Die 12 Faktoren sind eine gute Orientierungshilfe für Software, die in einer Cloud oder PaaS läuft oder als SaaS betrieben wird. Dabei werden nicht alle Empfehlungen für alle Umgebungen geeignet sein und man sollte sich als Team einig werden, welche Punkte man berücksichtigten möchte und welche mit guter Begründung außer Acht gelassen werden.

1. Codebase

Den Empfehlungen zur Codebase stimme ich uneingeschränkt zu. Ein Versionsmanagementsystem sollte nicht nur heute, sondern schon seit Jahrzehnten Standard sein. Teilen sich mehrere Apps eine gemeinsame Codebase, gibt es in der Regel auch gemeinsamen Code. Die Codebase wächst in verschiedene Richtungen und früher oder später haben Änderungen in der gemeinsamen Codebase unbeabsichtigte Quereffekte.

Aufgabe 1: Bearbeite alles vom Anfang der Auflistung bis hinunter zur Zeile mit „150 0 402 196“, beide eingeschlossen: Ersetze „dataset“ durch „image collection“, lass den Rest unverändert und gib nur diese Zeilen zurück.
Aufgabe 2: Führe den Text über die 12 Faktoren im Anschluss an seinen letzten Satz weiter.
Text und Auflistung stammen aus verschiedenen Quellen.

Eingabedaten:
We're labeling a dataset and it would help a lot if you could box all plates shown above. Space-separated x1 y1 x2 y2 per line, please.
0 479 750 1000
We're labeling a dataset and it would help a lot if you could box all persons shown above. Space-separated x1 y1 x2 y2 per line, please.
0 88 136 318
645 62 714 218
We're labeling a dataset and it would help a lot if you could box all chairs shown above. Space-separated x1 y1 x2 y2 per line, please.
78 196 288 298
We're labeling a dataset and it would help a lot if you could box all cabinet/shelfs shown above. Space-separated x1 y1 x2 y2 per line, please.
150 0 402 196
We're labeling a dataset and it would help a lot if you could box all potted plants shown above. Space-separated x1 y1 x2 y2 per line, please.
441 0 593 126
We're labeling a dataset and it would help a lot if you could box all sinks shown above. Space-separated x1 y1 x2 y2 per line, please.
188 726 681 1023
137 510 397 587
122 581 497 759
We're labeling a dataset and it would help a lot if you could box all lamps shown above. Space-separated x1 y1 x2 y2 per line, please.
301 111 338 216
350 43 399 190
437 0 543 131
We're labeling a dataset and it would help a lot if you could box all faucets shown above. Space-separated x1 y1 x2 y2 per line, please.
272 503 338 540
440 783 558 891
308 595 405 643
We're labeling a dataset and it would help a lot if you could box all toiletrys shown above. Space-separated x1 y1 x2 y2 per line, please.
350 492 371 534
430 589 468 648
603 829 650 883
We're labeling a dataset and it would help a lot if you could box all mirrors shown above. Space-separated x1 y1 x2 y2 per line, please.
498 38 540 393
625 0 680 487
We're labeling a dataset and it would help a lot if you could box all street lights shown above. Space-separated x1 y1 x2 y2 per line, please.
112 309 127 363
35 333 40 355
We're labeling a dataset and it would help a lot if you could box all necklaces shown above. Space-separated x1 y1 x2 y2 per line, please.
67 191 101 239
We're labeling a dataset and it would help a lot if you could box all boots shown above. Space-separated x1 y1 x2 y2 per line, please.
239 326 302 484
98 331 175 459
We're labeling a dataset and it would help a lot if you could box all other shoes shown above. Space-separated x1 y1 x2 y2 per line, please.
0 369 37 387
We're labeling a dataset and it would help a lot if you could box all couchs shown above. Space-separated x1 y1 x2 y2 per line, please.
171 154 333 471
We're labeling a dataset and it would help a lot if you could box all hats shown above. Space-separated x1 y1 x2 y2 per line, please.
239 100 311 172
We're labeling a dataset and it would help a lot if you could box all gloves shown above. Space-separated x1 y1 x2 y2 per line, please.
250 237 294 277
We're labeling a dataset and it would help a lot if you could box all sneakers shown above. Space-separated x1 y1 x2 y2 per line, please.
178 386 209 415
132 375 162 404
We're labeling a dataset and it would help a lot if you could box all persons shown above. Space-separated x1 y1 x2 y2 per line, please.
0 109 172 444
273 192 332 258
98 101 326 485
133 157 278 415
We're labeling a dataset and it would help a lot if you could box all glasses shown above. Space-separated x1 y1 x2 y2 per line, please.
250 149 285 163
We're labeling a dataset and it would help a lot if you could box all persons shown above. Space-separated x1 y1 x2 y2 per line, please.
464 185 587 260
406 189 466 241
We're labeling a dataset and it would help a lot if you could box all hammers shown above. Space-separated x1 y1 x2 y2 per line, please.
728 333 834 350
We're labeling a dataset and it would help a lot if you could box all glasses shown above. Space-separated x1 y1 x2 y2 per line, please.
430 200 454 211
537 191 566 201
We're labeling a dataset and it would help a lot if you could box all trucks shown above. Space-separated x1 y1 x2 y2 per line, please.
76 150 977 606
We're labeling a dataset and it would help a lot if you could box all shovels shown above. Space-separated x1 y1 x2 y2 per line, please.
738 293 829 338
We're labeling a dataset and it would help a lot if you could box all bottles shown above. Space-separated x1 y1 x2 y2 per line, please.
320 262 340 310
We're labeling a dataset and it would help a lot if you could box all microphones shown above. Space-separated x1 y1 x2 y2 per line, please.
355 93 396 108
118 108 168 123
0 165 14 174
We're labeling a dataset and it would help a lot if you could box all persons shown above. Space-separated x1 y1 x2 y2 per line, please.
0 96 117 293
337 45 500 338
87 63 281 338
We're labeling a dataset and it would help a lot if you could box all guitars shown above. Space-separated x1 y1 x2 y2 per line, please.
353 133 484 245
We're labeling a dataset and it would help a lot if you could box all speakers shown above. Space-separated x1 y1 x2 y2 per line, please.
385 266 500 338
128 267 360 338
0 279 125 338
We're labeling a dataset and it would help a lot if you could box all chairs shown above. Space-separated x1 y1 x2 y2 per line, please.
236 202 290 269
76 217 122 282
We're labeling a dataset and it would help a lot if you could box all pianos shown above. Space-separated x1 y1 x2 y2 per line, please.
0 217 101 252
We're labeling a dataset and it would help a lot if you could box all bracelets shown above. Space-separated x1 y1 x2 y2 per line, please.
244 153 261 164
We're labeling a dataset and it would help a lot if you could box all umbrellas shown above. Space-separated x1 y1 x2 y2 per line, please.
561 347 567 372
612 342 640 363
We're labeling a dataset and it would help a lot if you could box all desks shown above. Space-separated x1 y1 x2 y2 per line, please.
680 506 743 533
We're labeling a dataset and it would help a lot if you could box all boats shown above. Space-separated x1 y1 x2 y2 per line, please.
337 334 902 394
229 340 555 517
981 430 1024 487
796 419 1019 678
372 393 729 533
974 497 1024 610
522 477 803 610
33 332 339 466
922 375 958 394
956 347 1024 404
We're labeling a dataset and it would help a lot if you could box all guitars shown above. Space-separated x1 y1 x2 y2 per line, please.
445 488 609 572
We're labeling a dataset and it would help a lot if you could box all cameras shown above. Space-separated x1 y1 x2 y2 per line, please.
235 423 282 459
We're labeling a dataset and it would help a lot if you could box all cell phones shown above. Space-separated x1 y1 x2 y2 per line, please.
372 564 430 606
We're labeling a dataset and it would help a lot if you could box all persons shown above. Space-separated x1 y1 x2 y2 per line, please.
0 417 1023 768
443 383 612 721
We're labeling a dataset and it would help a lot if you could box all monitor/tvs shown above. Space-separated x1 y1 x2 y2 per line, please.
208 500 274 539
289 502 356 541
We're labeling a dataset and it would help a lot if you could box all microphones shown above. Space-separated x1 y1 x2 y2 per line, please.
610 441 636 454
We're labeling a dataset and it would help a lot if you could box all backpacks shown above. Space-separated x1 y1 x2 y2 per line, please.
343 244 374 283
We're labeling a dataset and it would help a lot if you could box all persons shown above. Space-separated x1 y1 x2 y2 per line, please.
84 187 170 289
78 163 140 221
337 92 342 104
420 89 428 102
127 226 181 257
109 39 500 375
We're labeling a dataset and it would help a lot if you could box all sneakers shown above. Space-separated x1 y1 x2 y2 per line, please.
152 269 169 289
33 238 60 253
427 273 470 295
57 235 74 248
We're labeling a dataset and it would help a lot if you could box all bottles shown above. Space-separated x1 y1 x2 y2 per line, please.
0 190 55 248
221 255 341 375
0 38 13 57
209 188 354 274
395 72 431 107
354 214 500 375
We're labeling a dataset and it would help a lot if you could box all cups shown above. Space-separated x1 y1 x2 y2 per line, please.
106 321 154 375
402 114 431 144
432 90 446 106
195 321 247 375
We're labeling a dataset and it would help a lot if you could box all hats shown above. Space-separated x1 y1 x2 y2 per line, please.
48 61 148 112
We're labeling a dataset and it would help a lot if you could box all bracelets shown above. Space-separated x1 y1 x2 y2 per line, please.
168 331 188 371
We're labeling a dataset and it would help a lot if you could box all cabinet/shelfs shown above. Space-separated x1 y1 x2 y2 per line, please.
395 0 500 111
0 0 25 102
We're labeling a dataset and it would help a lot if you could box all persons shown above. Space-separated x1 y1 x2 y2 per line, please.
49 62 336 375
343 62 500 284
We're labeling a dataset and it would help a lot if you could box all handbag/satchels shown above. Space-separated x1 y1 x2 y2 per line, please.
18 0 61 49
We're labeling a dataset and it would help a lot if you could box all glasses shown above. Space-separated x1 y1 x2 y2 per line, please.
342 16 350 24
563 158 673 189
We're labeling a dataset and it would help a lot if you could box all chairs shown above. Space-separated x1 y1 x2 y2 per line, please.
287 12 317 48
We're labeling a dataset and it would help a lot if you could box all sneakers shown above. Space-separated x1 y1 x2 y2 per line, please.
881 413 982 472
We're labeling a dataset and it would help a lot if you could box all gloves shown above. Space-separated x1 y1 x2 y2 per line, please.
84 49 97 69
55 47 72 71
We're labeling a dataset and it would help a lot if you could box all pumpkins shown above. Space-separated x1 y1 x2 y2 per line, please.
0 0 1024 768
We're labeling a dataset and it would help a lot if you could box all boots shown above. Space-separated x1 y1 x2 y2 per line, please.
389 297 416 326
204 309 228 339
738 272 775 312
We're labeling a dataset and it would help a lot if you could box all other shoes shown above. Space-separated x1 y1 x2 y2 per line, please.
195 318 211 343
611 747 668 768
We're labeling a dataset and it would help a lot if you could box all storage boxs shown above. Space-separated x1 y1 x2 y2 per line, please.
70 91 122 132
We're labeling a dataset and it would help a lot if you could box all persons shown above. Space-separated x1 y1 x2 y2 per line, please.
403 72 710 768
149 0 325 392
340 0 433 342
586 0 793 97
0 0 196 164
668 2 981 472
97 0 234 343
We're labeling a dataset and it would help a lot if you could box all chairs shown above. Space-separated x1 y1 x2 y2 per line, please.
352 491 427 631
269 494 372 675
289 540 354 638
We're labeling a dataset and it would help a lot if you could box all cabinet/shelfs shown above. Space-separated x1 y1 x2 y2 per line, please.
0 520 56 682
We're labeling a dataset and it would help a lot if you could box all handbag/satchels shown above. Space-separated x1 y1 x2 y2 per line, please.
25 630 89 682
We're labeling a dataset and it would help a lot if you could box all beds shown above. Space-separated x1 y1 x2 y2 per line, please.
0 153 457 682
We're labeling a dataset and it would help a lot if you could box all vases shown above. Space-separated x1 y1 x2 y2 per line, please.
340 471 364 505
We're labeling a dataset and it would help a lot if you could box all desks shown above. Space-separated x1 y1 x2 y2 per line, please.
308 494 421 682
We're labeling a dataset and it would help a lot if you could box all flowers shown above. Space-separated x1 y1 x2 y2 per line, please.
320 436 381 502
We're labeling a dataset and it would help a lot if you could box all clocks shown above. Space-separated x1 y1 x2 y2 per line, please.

Erwartete Ausgabe 1:
We're labeling a image collection and it would help a lot if you could box all plates shown above. Space-separated x1 y1 x2 y2 per line, please.
0 479 750 1000
We're labeling a image collection and it would help a lot if you could box all persons shown above. Space-separated x1 y1 x2 y2 per line, please.
0 88 136 318
645 62 714 218
We're labeling a image collection and it would help a lot if you could box all chairs shown above. Space-separated x1 y1 x2 y2 per line, please.
78 196 288 298
We're labeling a image collection and it would help a lot if you could box all cabinet/shelfs shown above. Space-separated x1 y1 x2 y2 per line, please.
150 0 402 196

Erwartete Ausgabe 2:
2. Abhängigkeiten

Die Aussagen zu den Abhängigkeiten unterstütze ich ebenfalls voll und ganz. Es ist wünschenswert, wenn ein Entwickler einfach nur die Codebase auschecken muss und sofort anfangen kann zu arbeiten. Implizite Abhängigkeiten kosten eine Menge Zeit und sind der Erfahrung nach oftmals nicht oder nur sehr unzureichend dokumentiert. Das Problem betrifft nicht nur Entwickler, die neu in ein Projekt einsteigen, sondern äußert sich auch jedes Mal, wenn ein Entwickler neue Hardware erhält. Zumal damit nicht klar ist, welche Betriebssysteme bzw. Entwicklungsumgebungen die App unterstützt. Sind alle Abhängigkeiten/Deklarationen Bestandteil der Codebase, lässt sich die Frage deutlich schneller beantworten.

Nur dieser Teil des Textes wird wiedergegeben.